## Work request
For this exercise, repeat the whole listing below exactly. Leave the pictures out.

## Source data
+++++

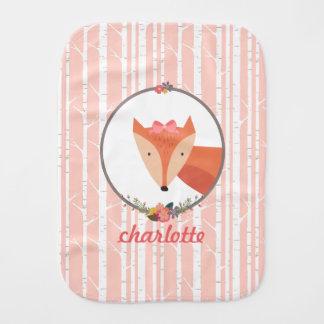 Pano De Boca Bebé do Fox personalizado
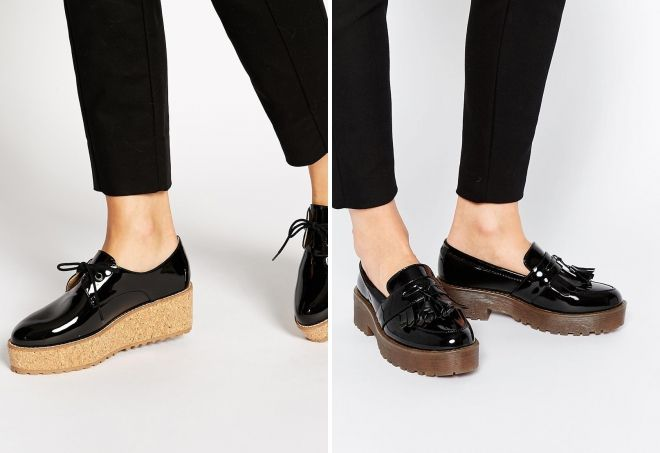 лаковые туфли на платформе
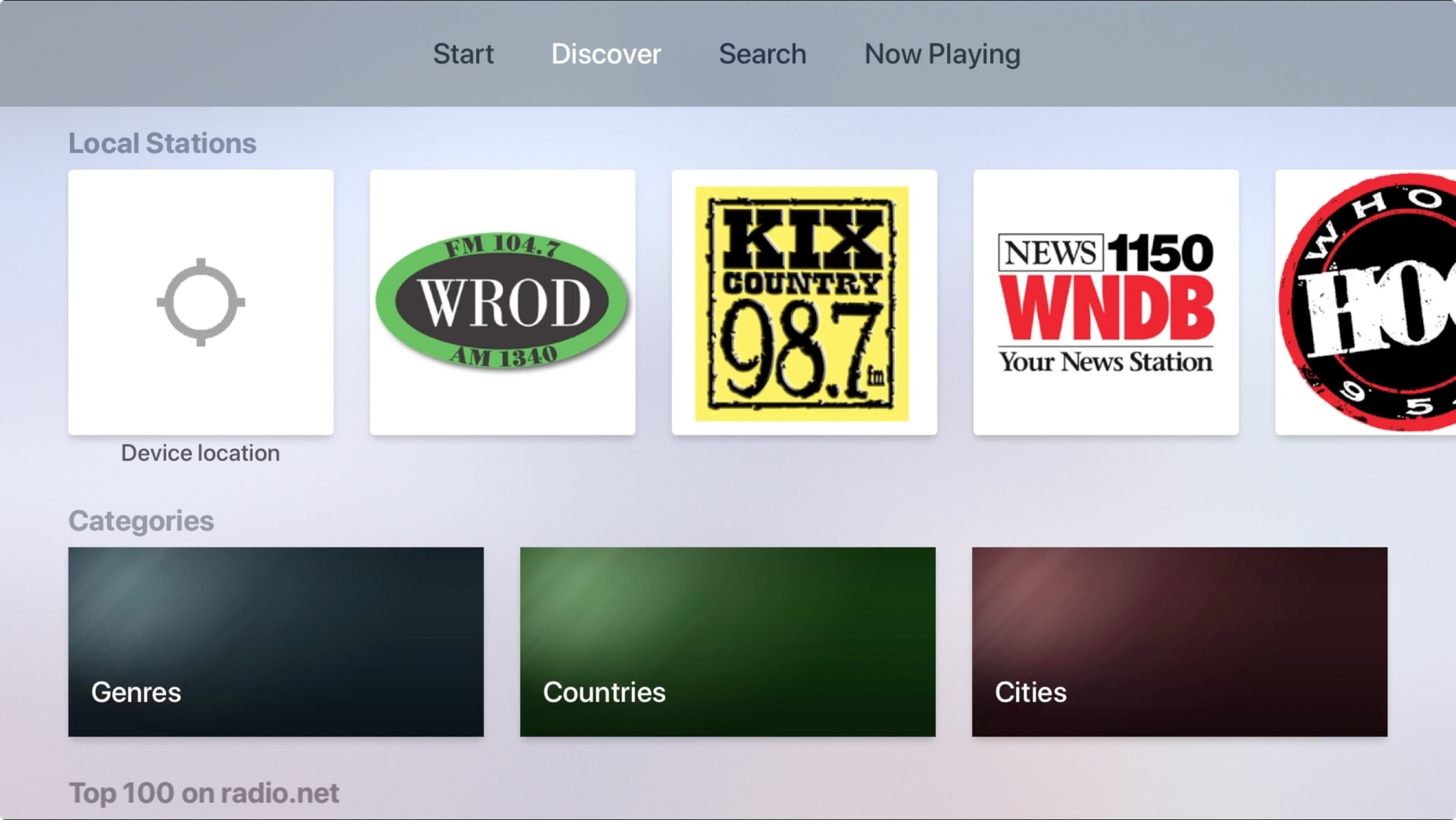 RadioDotNet en Apple TV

+++++

## Task response
 Pano De Boca Bebé do Fox personalizado
 лаковые туфли на платформе
 RadioDotNet en Apple TV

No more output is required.